→ Text
★ ★ ★ ★ ★

In the May 2002 parliamentary election, Opimbat was elected to the National Assembly as the ACOSS candidate in Mbomo constituency; he won the seat in the first round with 59.08% of the vote. Following the election, he was not included in the government that was appointed on 18 August 2002; Alain Moka was appointed to replace him as Minister of Health, and Moka succeeded Opimbat in that post on 22 August. Opimbat was then chosen as President of the National Assembly's Foreign Affairs and Cooperation Commission on 24 August 2002. The newspaper Le Choc reported on 20 July 2004 that Opimbat, together with a minister and two other former ministers, had been barred from leaving the country without Sassou Nguesso's approval due to suspicions that they had misused public funds. This report was denied on the next day by public prosecutor Georges Akiéra.
In March 2007, ACOSS agreed to merge with several other parties to create a new party, the New Democratic Forces (FDN). At the FDN's constitutive congress (19–21 April 2007), Opimbat was chosen to jointly head the FDN's National Executive Bureau together with Jean-Marie Tassoua, and on 15 May he and Tassoua signed an electoral agreement on behalf of the FDN with the governing Congolese Labour Party (PCT).

★ ★ ★ ★ ★

→ Problem statement
Please quote the passage about Opimbat between "In the May 2002" and "prosecutor Georges Akiéra.", inclusive. The data after this comes from a separate source and has no connection to the passage about Opimbat.

★ ★ ★ ★ ★

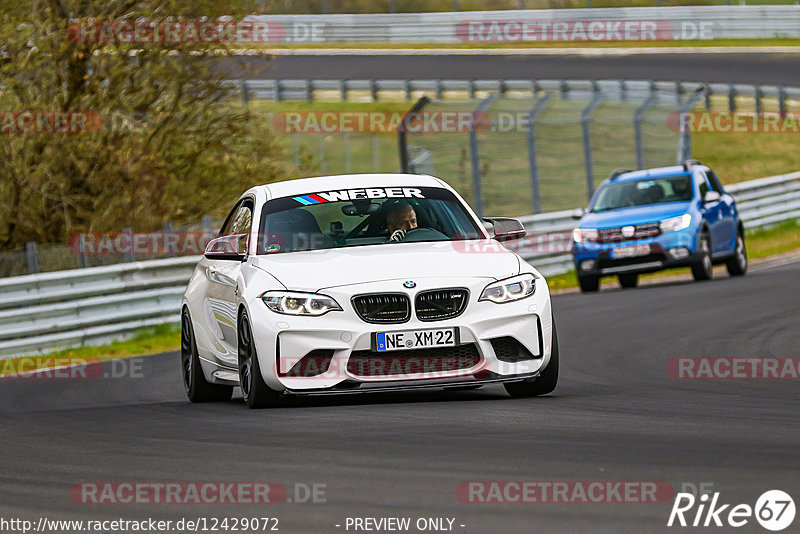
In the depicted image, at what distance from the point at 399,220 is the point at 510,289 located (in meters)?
1.23

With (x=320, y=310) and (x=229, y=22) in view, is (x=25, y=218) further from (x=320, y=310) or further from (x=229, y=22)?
(x=320, y=310)

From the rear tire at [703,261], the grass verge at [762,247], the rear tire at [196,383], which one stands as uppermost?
the rear tire at [196,383]

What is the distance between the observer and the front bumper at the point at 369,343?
31.2 feet

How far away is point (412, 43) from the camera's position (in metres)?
53.5

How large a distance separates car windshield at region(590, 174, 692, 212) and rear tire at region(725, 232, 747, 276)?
3.71 ft

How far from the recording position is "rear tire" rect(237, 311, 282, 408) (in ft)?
32.2

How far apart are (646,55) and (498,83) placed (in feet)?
22.0

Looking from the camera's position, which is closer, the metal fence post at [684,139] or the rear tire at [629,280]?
the rear tire at [629,280]

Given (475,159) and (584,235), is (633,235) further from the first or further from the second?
(475,159)

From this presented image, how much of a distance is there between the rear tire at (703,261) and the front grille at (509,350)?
1259cm

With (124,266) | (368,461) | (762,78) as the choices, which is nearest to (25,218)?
(124,266)

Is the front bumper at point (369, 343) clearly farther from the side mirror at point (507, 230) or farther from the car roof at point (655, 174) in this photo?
the car roof at point (655, 174)

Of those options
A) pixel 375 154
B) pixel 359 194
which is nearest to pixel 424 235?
pixel 359 194

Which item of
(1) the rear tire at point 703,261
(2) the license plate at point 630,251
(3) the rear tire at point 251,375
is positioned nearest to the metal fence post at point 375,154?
(2) the license plate at point 630,251
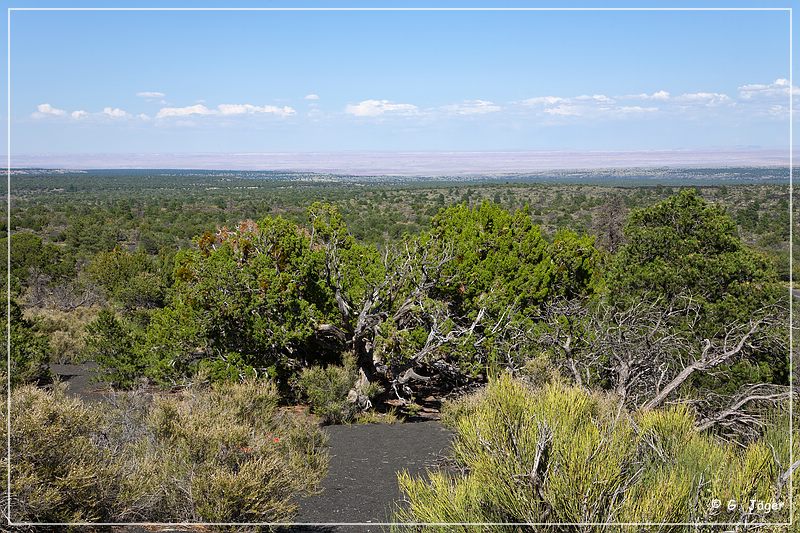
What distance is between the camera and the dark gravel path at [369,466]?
269 inches

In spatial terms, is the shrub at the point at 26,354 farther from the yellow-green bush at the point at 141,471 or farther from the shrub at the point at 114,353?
the yellow-green bush at the point at 141,471

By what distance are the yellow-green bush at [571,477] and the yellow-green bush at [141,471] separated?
64.7 inches

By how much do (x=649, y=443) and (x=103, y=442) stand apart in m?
4.67

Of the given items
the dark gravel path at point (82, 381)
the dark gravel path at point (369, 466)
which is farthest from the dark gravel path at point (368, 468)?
the dark gravel path at point (82, 381)

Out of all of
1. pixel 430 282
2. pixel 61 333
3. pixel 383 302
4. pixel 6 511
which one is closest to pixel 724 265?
pixel 430 282

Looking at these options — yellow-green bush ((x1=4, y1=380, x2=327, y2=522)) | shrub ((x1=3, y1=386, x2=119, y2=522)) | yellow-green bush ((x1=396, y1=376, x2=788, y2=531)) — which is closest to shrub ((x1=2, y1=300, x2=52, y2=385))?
yellow-green bush ((x1=4, y1=380, x2=327, y2=522))

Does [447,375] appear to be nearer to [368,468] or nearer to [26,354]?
[368,468]

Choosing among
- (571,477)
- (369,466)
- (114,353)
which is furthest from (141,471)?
(114,353)

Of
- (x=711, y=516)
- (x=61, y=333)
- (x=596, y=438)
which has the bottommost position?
(x=61, y=333)

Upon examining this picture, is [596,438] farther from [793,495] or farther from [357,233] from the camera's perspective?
[357,233]

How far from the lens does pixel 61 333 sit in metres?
21.8

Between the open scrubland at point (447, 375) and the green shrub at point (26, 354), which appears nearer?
the open scrubland at point (447, 375)

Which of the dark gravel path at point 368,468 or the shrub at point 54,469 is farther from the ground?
the shrub at point 54,469

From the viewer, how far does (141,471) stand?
18.5 feet
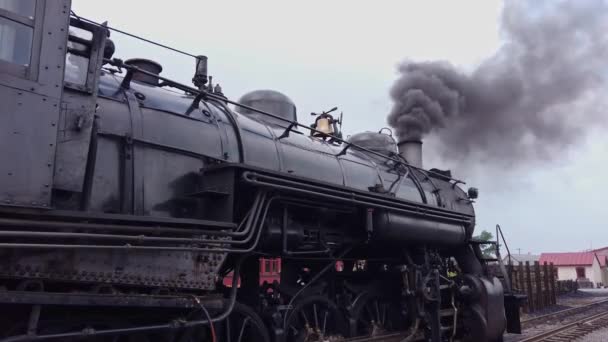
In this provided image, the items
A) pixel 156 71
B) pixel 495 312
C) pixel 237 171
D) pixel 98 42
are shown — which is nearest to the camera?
pixel 98 42

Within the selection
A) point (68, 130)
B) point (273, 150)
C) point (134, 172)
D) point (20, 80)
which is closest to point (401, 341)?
point (273, 150)

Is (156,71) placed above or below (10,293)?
above

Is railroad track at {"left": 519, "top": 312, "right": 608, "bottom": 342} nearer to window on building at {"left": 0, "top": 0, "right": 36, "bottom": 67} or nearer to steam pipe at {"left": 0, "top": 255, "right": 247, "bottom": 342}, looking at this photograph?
steam pipe at {"left": 0, "top": 255, "right": 247, "bottom": 342}

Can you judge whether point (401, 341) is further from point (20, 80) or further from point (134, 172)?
point (20, 80)

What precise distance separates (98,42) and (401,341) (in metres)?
5.36

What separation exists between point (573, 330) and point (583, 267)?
50323mm

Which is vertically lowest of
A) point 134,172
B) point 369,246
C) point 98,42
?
point 369,246

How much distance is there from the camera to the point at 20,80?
10.2ft

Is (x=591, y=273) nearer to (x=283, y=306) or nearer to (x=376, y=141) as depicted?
(x=376, y=141)

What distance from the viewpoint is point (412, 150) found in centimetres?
1029

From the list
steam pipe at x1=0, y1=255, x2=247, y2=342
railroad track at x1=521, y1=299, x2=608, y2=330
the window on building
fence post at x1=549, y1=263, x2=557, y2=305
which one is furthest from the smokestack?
fence post at x1=549, y1=263, x2=557, y2=305

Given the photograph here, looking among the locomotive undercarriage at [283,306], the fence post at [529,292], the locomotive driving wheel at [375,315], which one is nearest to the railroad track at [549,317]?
the fence post at [529,292]

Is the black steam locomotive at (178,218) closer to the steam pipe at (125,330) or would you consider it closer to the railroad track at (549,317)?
the steam pipe at (125,330)

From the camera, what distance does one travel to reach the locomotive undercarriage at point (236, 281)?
3.21m
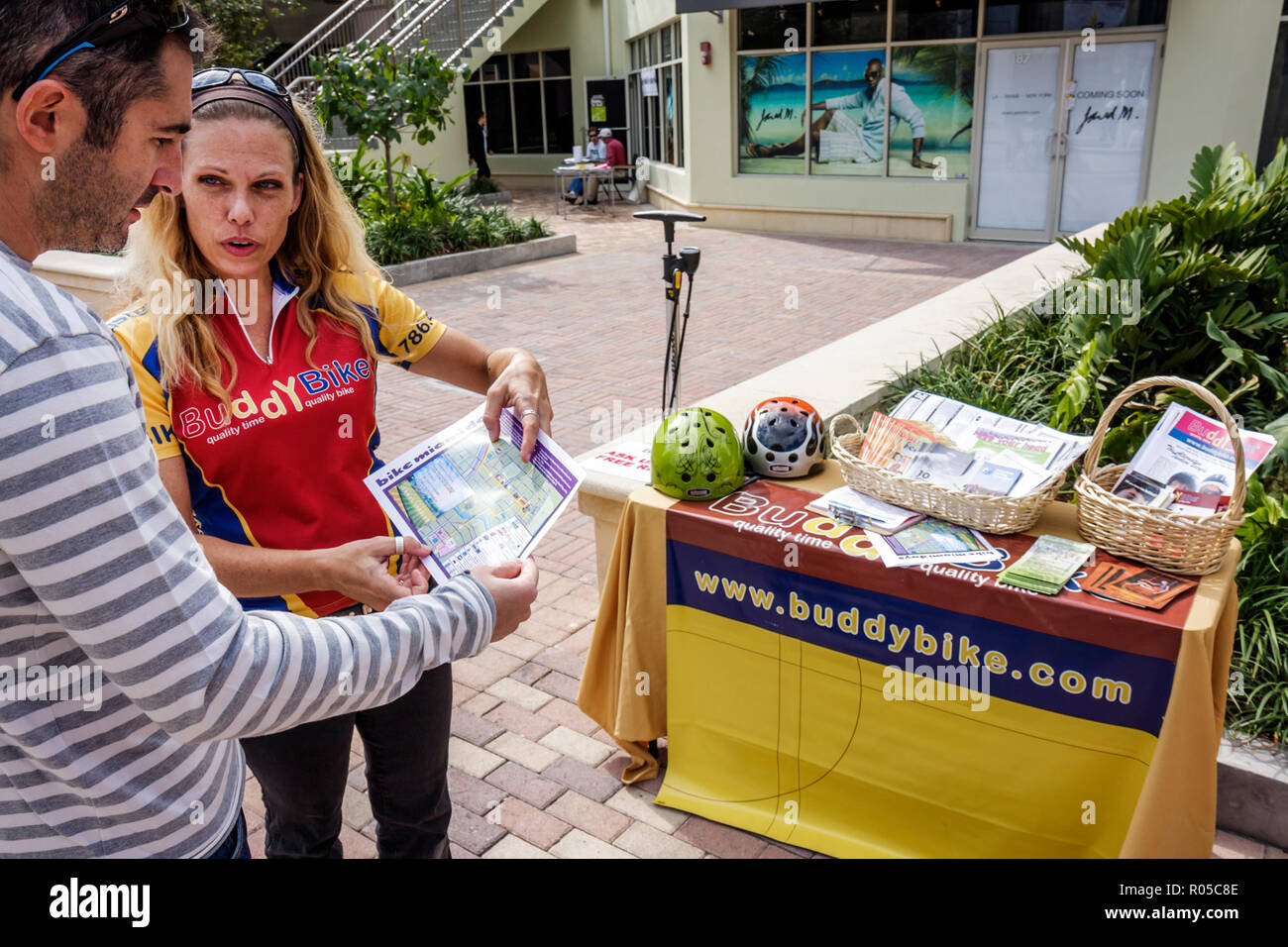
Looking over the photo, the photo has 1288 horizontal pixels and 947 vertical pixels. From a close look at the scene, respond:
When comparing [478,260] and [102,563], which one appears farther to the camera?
[478,260]

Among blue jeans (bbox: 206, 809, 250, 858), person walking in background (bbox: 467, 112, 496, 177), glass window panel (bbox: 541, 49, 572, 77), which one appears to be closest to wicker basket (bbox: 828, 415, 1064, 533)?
blue jeans (bbox: 206, 809, 250, 858)

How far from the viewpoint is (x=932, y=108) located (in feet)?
46.5

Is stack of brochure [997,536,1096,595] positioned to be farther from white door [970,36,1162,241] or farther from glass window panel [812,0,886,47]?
glass window panel [812,0,886,47]

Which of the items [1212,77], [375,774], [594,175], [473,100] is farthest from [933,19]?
[473,100]

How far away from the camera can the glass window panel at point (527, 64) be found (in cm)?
2430

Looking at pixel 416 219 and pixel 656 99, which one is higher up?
pixel 656 99

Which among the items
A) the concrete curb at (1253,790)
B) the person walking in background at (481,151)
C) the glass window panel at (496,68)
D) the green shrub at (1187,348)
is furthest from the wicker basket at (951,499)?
the glass window panel at (496,68)

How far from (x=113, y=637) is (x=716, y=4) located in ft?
48.7

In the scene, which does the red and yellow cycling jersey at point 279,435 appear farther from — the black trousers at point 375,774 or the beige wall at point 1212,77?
the beige wall at point 1212,77

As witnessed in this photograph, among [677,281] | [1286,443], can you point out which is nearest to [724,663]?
[677,281]

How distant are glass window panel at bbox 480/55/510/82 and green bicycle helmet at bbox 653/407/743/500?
2434cm

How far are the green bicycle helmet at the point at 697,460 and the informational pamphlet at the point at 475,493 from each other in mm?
924

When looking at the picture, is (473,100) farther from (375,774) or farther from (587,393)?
(375,774)

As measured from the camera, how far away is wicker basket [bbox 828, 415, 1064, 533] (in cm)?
269
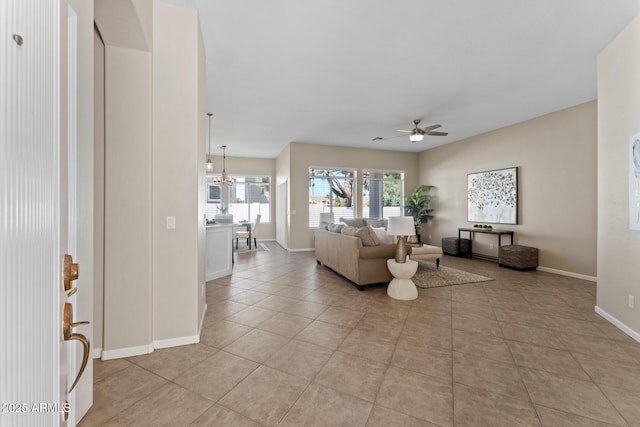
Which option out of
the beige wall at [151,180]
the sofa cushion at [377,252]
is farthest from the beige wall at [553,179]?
the beige wall at [151,180]

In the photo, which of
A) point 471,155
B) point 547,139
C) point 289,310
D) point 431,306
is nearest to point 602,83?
point 547,139

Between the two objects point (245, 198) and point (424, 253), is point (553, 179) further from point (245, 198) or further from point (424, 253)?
point (245, 198)

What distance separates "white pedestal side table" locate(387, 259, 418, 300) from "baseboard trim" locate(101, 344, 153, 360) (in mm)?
2860

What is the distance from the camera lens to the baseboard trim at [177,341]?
93.6 inches

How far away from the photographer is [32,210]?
0.57 m

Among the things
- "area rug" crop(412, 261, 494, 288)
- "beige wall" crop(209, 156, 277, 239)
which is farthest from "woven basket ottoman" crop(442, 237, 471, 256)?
"beige wall" crop(209, 156, 277, 239)

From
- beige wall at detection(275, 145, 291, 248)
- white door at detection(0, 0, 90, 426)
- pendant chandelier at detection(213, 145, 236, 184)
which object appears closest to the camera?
white door at detection(0, 0, 90, 426)

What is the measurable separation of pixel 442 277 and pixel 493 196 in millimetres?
2808

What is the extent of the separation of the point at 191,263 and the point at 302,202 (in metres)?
5.25

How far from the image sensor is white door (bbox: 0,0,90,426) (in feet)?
1.62

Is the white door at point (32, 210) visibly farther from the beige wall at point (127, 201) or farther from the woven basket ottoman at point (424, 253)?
the woven basket ottoman at point (424, 253)

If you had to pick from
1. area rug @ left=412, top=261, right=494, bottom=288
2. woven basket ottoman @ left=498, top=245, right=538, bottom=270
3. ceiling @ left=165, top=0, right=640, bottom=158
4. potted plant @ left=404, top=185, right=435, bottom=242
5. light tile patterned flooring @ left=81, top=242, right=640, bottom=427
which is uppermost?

★ ★ ★ ★ ★

→ Written solution
In the May 2002 parliamentary election, Opimbat was elected to the National Assembly as the ACOSS candidate in Mbomo constituency; he won the seat in the first round with 59.08% of the vote. Following the election, he was not included in the government that was appointed on 18 August 2002; Alain Moka was appointed to replace him as Minister of Health, and Moka succeeded Opimbat in that post on 22 August. Opimbat was then chosen as President of the National Assembly's Foreign Affairs and Cooperation Commission on 24 August 2002. The newspaper Le Choc reported on 20 July 2004 that Opimbat, together with a minister and two other former ministers, had been barred from leaving the country without Sassou Nguesso's approval due to suspicions that they had misused public funds. This report was denied on the next day by public prosecutor Georges Akiéra.